Bounce / non-bounce message
TON message flag that controls what happens on receiver failure. Bounceable — funds return to sender; non-bounceable — funds stay at the destination even if no contract is there yet.
Aliases: bounceable, non-bounceable, bounce flag
Every internal message on TON carries a bounce flag. It determines what happens when the receiving contract either does not exist (uninitialised), runs out of gas, or rejects the message: funds either return to the sender or stay at the destination.
The flag has three production values you’ll actually meet: bounceable, non-bounceable, and a special “bounce-back” message that is automatically produced when a bounceable message fails.
Bounceable (default for contract calls)
If a contract sends a bounceable message and the destination fails to process it (no code deployed, exception, out-of-gas):
- The remaining TON value is returned to the sender (minus a small forward fee).
- A bounce message is generated automatically — the sender’s contract can listen for it and react.
- This is the safe default for inter-contract calls: if you send funds and the recipient logic fails, you don’t lose the funds.
In TON addresses, a bounceable destination is encoded with the EQ... prefix (raw 0: form, with bounceable flag set in the user-friendly form).
Non-bounceable
If a contract sends a non-bounceable message and the destination fails:
- The TON sticks at the destination address regardless of contract state.
- No bounce-back is produced.
This is what you want when sending to a brand-new wallet that hasn’t been deployed yet. If the message were bounceable, the brand-new wallet would have no code, processing would fail, and funds would return — the user would never receive their TON.
In addresses, non-bounceable is the UQ... prefix.
Why this matters in wallets
Wallets handle the flag automatically:
- Sending to a known, deployed wallet: bounceable is fine; the wallet’s
recv_internalaccepts the value. - Sending to a fresh wallet (never received TON before): wallets switch to non-bounceable so the funds land even before the receiver’s contract is initialised.

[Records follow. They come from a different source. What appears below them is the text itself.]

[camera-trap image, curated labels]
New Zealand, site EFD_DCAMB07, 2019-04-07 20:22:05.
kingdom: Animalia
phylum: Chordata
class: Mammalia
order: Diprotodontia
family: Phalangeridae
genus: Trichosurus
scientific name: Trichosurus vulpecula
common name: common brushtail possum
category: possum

- Sending to a contract (DEX router, jetton master): bounceable is the right choice — if the call is malformed, the funds bounce back.
When a user pastes an address copied from somewhere, the prefix encodes the intended bounce flag. Wallets will usually warn if it looks wrong.
What developers need to remember
recv_internalshould handle both — your contract code receives both bounceable and non-bounceable messages. The first 32 bits of the message body indicate whether it’s a bounce response (0xfffffffffor a bounce-back) or an ordinary message (any other op-code).- Always handle bounce-backs for any outgoing payment. Otherwise, if your downstream call fails, the returned funds will sit in your contract and you’ll have to add explicit logic to track them.
- Send to wallets non-bounceable if you cannot guarantee the wallet has been deployed. Most user-facing flows do this by default.
Why TON has this at all
In synchronous chains (Ethereum), a failed call simply reverts the whole transaction — the sender keeps the funds because the entire call atomically rolls back. TON is asynchronous: by the time the receiver fails, the sender’s part of the transaction has already committed. Bounce-back is the protocol-level mechanism that recovers funds from the receiver’s failed transaction back to the sender’s account, in a separate block.
It is one of the more confusing aspects of TON for developers coming from EVM, and one of the most common sources of “where did my TON go?” support questions.